Excerpts of spatial question data:
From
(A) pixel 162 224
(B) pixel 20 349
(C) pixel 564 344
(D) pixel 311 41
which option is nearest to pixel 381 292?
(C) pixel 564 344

### GIVEN PROBLEM:
Update the lines above by changing "nearest" to "closest" and keeping everything else the same.

### EXERCISE SOLUTION:
From
(A) pixel 162 224
(B) pixel 20 349
(C) pixel 564 344
(D) pixel 311 41
which option is closest to pixel 381 292?
(C) pixel 564 344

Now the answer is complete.